FOURNIER, J.:—This is an appeal from the decision of the Income Tax Appeal Board dated May 6, 1953 (No. 96 v. M.N.R.,

8 Tax A.B.C. 257), dismissing the appellant’s appeal from its income tax assessments for the taxation years 1947 and 1948, whereby the Minister of National Revenue disallowed as deductible from taxable income certain amounts for depletion of its timber limit and* in respect of the Quebec Education Tax.

At the hearing, the appellant filed a withdrawal of the appeal or objections against the disallowance of amounts claimed as expenses with respect to the Quebec educational tax paid for the years 1947 and 1948.

In its income tax returns for the above taxation years, the appellant claimed as a deduction from taxable income depletion of the timber limit based upon its cost to the appellant in the sum of $1,500,000. The Minister of National Revenue based his assessments on a valuation of $591,667, representing the cost of the limit to the former owner.

At the trial, no verbal evidence was heard, but the parties admitted several facts for the purpose of this cause only, reserving their right to argue the relevancy or materiality of the several admissions. A summary of the facts admitted follows.

On April 19, 1943, K. C. Irving personally purchased from the New Brunswick Railway Company 175,935 acres of timber lands, known as the Restigouche limit, for which he paid the price of $710,000. Then on May 10, 1948, he sold part of this limit to the appellant, as appears in the copy of the contract of sale which is on file before the Court. Though the contract mentions that the sale was made for one dollar and other considerations, the parties admit that the true price paid by the appellant to K. C. Irving for the portion of the limit purchased was $1,500,000. The cost to K. C. Irving of that portion of the limit sold to the appellant was $591,667, which figure was used by the Minister of National Revenue as the basis for the 1947 and 1948 allowance for depletion in determining the appellant’s assessments for the above taxation years.

▶ [Stated problem 1] For each statement, answer yes or no according to the judgment excerpt, quoting the words that settle it: (a) K. C. Irving paid $710,000 for the Restigouche limit; (b) verbal evidence was heard at the trial; (c) the Minister of National Revenue based his assessments on a valuation of $1,500,000.
▶ [Stated problem 2] Reproduce the judgment excerpt word for word from "In its income" to "facts admitted follows.".
The listing after this point has no connection to the judgment excerpt.

▶ [Material provided]

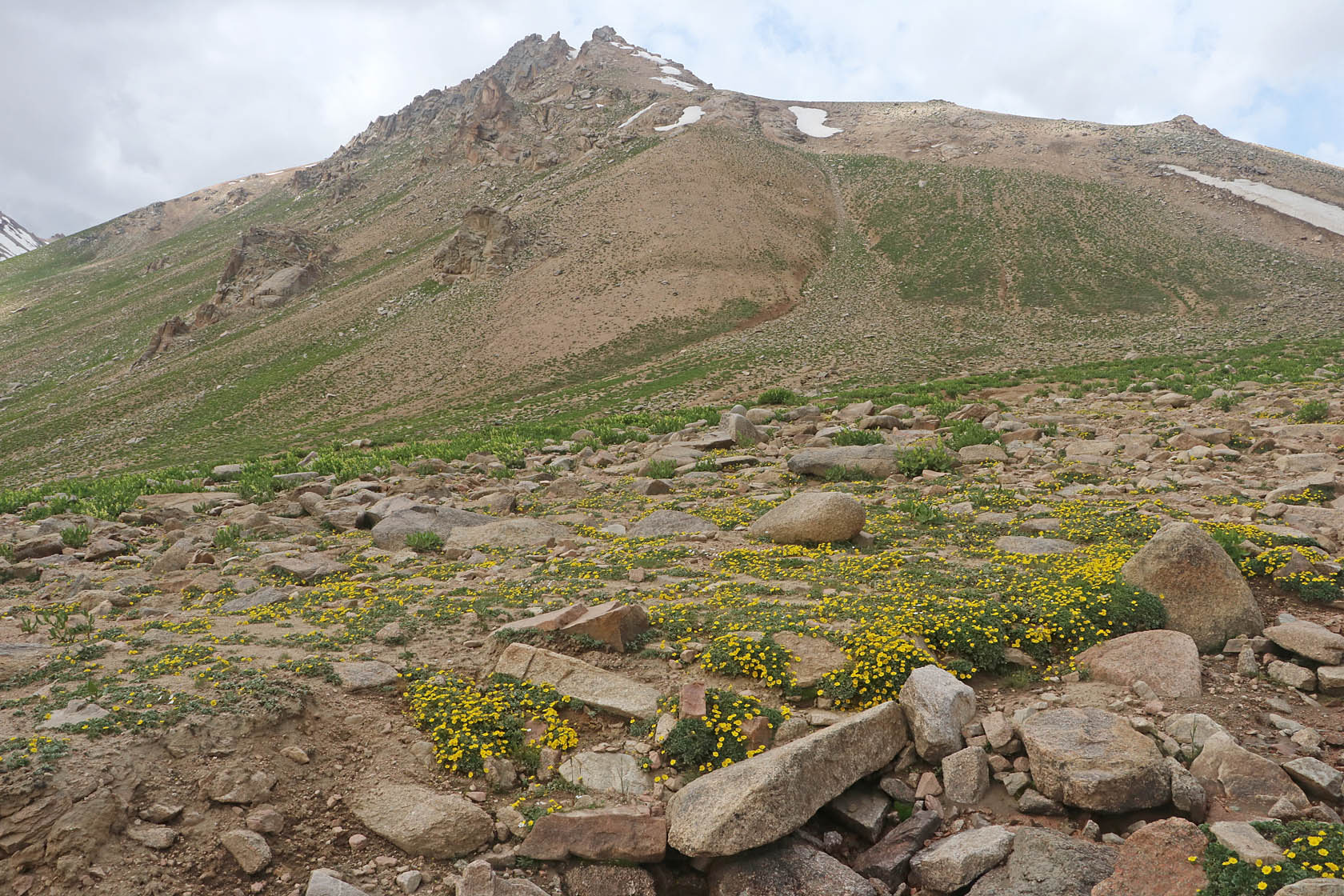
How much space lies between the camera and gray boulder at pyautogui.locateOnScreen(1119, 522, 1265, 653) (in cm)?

▶ [Reply 1]
(a) Yes: "for which he paid the price of $710,000"
(b) No: "no verbal evidence was heard"
(c) No: "The Minister of National Revenue based his assessments on a valuation of $591,667"

▶ [Reply 2]
In its income tax returns for the above taxation years, the appellant claimed as a deduction from taxable income depletion of the timber limit based upon its cost to the appellant in the sum of $1,500,000. The Minister of National Revenue based his assessments on a valuation of $591,667, representing the cost of the limit to the former owner.

At the trial, no verbal evidence was heard, but the parties admitted several facts for the purpose of this cause only, reserving their right to argue the relevancy or materiality of the several admissions. A summary of the facts admitted follows.